The euro declined 0.8 percent to $1.2407 at 12:17 p.m. New York time. The single currency fell 1.5 percent to 97.96 yen. It dropped to 97.76 yen, the lowest level since Jan. 18. The yen gained 0.7 percent to 78.89 per dollar after touching 78.87, the strongest since Feb. 17.

The shared currency fell to as low as $1.2386, the weakest since July 2010. It reached $1.1877 in June that year, which was the lowest level in four years, after escalating concern about Greece led to the bloc’s first bailout. Since its inception in 1999, the euro has traded as low as 82.30 U.S. cents, in 2000, and as high as $1.6038 in July 2008.

‘Downward Spiral’

The euro has depreciated 6.3 percent against the dollar this month, the most since September, and slid 7.4 percent versus the yen.

The yield on German two-year government notes fell to zero for the first time before trading at 0.010 percent. The average since the euro’s inception is 2.79 percent.

“The euro could go lower, maybe it can go down towards $1.20,” said Jane Foley, a senior currency strategist at Rabobank International in London. “The question is, will the downside risks turn into a downward spiral?”

Spain’s 10-year bond yield rose as high as 6.70 percent, approaching the 7 percent level that led to bailouts in Greece, Ireland and Portugal, after central bank Governor Miguel Angel Fernandez Ordonez resigned a month early amid criticism over the nationalization of Bankia group.

European Commission

The European Commission called for direct euro-bloc aid for troubled banks and touted a Europe-wide deposit-guarantee system and common bond issuance as antidotes to the debt crisis now threatening to overwhelm Spain.

The commission, the European Union’s central regulator, sided with Spain in proposing that the euro’s permanent bailout fund inject cash to banks instead of channeling the money via national governments. It also offered Spain extra time to squeeze the budget deficit.
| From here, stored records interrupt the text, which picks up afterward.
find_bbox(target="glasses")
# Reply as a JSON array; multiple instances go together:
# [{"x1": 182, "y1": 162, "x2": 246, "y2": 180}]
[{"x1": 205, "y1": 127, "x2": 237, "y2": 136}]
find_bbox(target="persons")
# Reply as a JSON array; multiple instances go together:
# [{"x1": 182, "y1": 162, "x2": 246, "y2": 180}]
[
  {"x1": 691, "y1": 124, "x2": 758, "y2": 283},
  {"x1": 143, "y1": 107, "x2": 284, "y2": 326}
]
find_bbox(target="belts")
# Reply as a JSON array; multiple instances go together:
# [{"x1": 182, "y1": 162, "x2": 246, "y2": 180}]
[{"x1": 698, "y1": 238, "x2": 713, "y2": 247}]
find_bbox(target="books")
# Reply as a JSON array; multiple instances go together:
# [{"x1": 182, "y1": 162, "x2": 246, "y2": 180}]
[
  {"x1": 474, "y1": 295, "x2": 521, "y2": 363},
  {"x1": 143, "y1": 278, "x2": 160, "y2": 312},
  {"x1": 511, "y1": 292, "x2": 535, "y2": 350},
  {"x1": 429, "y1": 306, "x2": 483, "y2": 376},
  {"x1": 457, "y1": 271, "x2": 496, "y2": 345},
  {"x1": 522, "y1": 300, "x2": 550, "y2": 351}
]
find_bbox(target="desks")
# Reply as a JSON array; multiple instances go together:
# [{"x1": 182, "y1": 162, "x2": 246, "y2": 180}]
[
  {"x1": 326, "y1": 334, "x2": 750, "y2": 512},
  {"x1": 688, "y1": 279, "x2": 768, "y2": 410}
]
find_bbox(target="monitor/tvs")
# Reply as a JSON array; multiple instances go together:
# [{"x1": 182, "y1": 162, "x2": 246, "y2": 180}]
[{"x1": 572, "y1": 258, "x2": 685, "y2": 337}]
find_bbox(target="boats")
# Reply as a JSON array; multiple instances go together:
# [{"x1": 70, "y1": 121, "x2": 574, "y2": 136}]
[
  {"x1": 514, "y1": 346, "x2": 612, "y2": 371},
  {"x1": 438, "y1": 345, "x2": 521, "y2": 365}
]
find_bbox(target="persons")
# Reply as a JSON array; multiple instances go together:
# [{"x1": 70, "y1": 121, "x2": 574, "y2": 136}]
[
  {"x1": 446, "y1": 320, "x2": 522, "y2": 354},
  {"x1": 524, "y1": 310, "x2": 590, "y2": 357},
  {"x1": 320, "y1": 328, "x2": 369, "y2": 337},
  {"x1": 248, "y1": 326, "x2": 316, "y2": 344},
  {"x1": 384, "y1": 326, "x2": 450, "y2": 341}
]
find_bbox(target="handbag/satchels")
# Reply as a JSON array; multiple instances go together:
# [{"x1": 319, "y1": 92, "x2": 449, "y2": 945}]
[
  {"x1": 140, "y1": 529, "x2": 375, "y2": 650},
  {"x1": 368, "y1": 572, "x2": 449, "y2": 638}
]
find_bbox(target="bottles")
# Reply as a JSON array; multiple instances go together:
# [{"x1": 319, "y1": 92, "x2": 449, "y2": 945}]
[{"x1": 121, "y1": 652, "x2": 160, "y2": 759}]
“The focus was on Greece and the way the electorate sentiment was going,” said Richard Franulovich, a senior currency strategist at Westpac Banking Corp. (WBC) in New York. “That’s now completely been pushed to the sidelines by concerns about Spain. Europe’s just so broad and lacking in policy coordination, that’s the problem.”

Greece’s New Democracy party and Syriza party are tied for first place in the country’s June 17 vote according to an opinion poll by Pulse, Naftemporiki newspaper reported.
The euro has declined 2.2 percent this year against nine developed-market counterparts tracked by Bloomberg Correlation- Weighted Indexes. The dollar climbed 2.8 percent, the best performer, while the yen lost 0.1 percent.

Italian Borrowing

The yen surged at least 0.5 percent against all 16 of its major peers tracked by Bloomberg after Italian borrowing costs climbed and European confidence plummeted, boosting investor demand for the safest assets.

Italy sold 5.73 billion euros of bonds as yields rose from the previous sale in April. The Treasury auctioned 10-year debt at a rate of 6.03 percent, the highest since Jan. 30. Investors bid for 1.4 times the amount offered, down from 1.48 last month. Italy also sold five-year notes to yield 5.66 percent, compared with 4.86 percent last month.

An index of executive and consumer sentiment among the euro member nations fell to 90.6 from a revised 92.9 in April, the European Commission said today. That’s the lowest since October 2009 and below the 91.9 forecast by economists, according to the median of 28 estimates in a Bloomberg News survey.

The 14-day relative strength index for the euro against the yen was under 20, below the 30 level that some traders see as a sign that an asset price may be about to reverse course.